[[ SELECTED PASSAGE open ]]

The COP26 summit opening in Glasgow on Sunday is a defining moment in the struggle to keep the planet from climate catastrophe. Without commitments to decisive action, the world is on course to blow right through a target of limiting global warming to 1.5C from pre-industrial levels, and head towards an increase well above 2C. That promises a future of extreme weather, rising sea levels and displacement of populations on a scale never seen before. The efforts and expense needed to deal with the resulting chaos and misery would far outstrip the costs, high as they are, of averting such a dire outcome.
The Glasgow meeting is pivotal as the deadline set by the Paris climate agreement five years ago for countries to deliver far more ambitious plans to reduce relentless greenhouse gas emissions. The richest countries must offer evidence that they will help poorer nations meet the cost of addressing the ever more visible impacts of climate change. Crucially, the summit needs to spur new deals to phase out coal, end fossil fuel subsidies, curb deforestation and take other concrete steps to cut emissions.

[[ SELECTED PASSAGE closed ]]

■ EXERCISE GOAL
Say whether each statement agrees with the passage on the COP26 summit, answering yes or no and quoting the deciding words: (a) the summit opens in Glasgow on a Sunday; (b) the Paris climate agreement set its deadline ten years before the Glasgow meeting; (c) averting the dire outcome would cost more than dealing with the resulting chaos and misery.

[[ SUPPLIED ENTRIES open ]]

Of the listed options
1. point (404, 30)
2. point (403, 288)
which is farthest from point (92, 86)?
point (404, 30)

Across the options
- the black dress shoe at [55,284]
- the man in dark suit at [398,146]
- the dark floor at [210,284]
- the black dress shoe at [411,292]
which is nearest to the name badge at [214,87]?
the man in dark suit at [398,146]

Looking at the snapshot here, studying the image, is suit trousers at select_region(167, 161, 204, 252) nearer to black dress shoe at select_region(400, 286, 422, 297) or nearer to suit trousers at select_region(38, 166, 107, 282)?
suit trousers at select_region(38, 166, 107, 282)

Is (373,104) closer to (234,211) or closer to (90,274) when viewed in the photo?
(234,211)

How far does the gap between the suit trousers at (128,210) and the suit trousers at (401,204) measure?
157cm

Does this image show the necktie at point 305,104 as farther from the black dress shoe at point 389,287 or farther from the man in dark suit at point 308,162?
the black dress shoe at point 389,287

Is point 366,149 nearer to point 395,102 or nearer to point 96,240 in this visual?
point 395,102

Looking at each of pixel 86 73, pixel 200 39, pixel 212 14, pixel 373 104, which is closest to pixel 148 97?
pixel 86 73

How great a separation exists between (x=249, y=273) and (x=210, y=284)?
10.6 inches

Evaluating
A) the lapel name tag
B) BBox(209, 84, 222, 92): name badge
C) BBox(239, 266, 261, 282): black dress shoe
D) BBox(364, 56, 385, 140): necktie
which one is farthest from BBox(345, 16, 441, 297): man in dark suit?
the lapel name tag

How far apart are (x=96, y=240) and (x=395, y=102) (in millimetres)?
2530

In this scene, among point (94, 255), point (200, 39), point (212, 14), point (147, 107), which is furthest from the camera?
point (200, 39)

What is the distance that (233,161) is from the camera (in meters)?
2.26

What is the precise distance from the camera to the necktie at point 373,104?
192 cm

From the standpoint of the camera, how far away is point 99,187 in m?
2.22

[[ SUPPLIED ENTRIES closed ]]
[[ SUPPLIED ENTRIES open ]]

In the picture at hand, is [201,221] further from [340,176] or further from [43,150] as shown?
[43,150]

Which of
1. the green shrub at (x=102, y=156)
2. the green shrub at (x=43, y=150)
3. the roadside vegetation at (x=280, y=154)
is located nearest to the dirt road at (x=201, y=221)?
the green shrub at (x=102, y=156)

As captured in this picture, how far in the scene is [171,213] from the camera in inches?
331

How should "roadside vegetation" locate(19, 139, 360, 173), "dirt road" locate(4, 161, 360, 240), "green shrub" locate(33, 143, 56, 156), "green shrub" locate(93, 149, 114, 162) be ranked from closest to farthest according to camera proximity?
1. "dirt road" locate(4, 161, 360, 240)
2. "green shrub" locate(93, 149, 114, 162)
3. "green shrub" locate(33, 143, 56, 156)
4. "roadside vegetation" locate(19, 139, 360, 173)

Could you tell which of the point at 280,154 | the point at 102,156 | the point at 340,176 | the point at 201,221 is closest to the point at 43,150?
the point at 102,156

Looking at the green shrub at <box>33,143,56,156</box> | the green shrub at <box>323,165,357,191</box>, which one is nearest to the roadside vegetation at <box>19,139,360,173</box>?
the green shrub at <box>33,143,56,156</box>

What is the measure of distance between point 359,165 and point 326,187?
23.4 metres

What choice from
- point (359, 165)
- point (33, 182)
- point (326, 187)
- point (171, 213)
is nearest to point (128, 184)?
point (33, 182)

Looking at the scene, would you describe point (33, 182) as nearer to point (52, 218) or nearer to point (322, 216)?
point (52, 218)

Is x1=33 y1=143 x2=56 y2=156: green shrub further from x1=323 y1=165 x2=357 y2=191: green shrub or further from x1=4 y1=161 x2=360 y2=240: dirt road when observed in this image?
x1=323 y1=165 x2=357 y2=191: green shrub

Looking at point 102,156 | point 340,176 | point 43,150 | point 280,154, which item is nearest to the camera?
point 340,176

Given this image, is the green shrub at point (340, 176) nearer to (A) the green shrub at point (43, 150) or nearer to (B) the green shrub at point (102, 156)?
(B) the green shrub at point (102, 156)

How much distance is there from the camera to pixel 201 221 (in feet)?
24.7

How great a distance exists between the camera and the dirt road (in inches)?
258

[[ SUPPLIED ENTRIES closed ]]

■ RESULT BELOW
(a) Yes: "The COP26 summit opening in Glasgow on Sunday"
(b) No: "the deadline set by the Paris climate agreement five years ago"
(c) No: "The efforts and expense needed to deal with the resulting chaos and misery would far outstrip the costs, high as they are, of averting such a dire outcome."